In Specific Aim 1, we will carry out mechanistic studies designed to elucidate the basis for the contrasting effects on BITC and PEITC on BaP carcinogenesis in mice. These studies will be extended to determine whether similar mechanisms apply to the N-acetylcysteine conjugates of BITC and PEITC, in collaboration with Project 1.
In Specific Aim 2, we will investigate the effects of isothiocyanates on lung tumor induction by 5-methylchyrsene and dibenz[alpha, 5]anthracene, two potent PAH carcinogens in tobacco smoke.
In Specific Aim 3, we will investigate the mechanism by which a mixture of BITC and PEITC inhibits mouse lung tumorigenesis by a mixture of NNK and BaP.

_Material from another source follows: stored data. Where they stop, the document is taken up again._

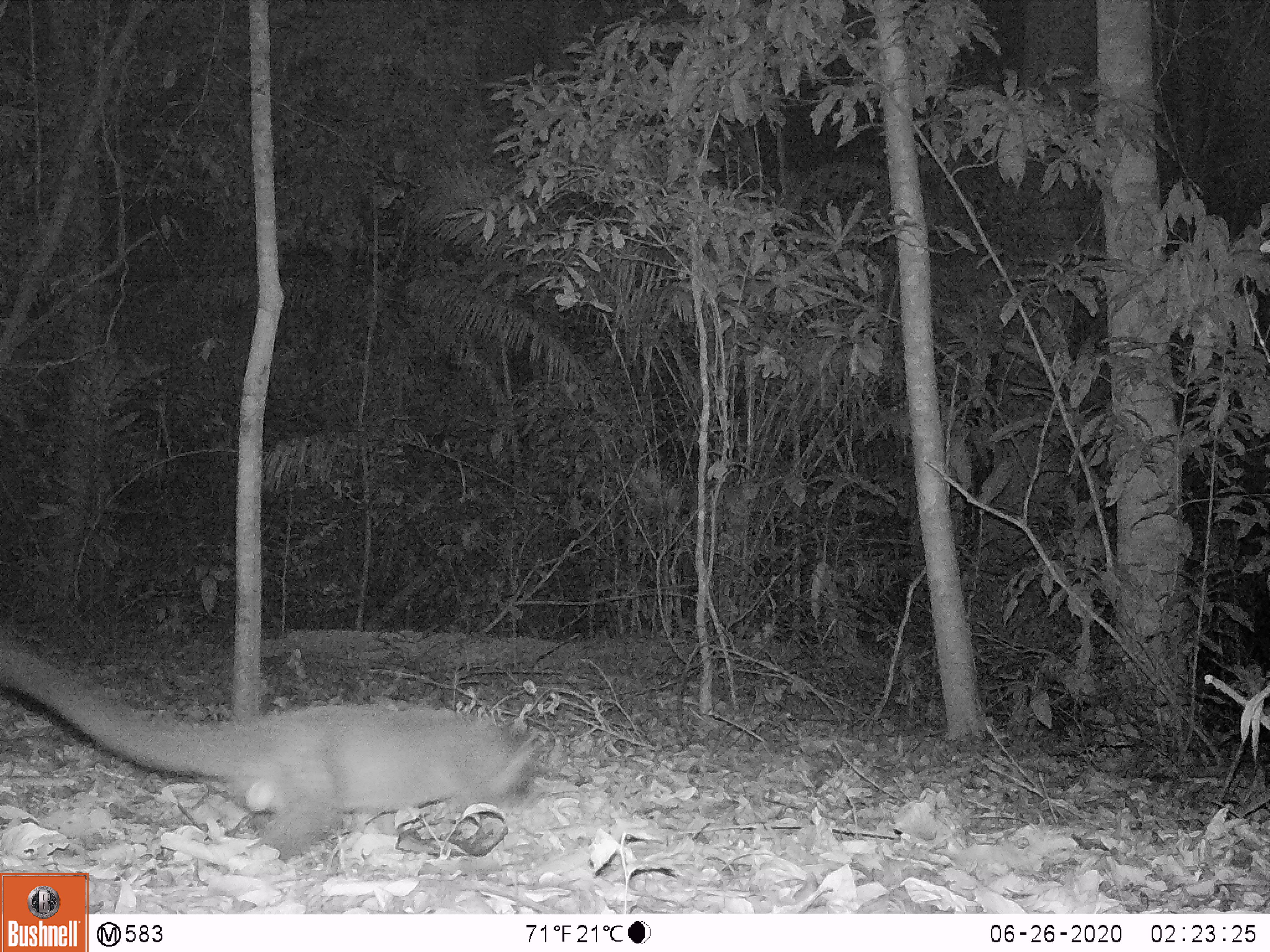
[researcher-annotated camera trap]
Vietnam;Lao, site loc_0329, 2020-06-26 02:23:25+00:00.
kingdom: Animalia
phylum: Chordata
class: Mammalia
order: Carnivora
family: Viverridae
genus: Paguma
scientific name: Paguma larvata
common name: masked palm civet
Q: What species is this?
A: Masked palm civet (Paguma larvata).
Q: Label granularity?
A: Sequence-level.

In Specific Aim 4, we will collaborate with Project 1 to determine the effects of watercress and/or garden cress consumption, as source of PEITC and BITC, on NNK and BaP metabolism in smokers.
In Specific Aim 5, we will collaborate with Project 2 to determine the effects of PEITC and 3-phenylpropyl isothiocyanate (PPITC) on the metabolic activation of N'-nitrosonornicotine (NNN) in rats and smokers. The results of our work will provide critical new data relevant to chemoprevention if cancer in smokers.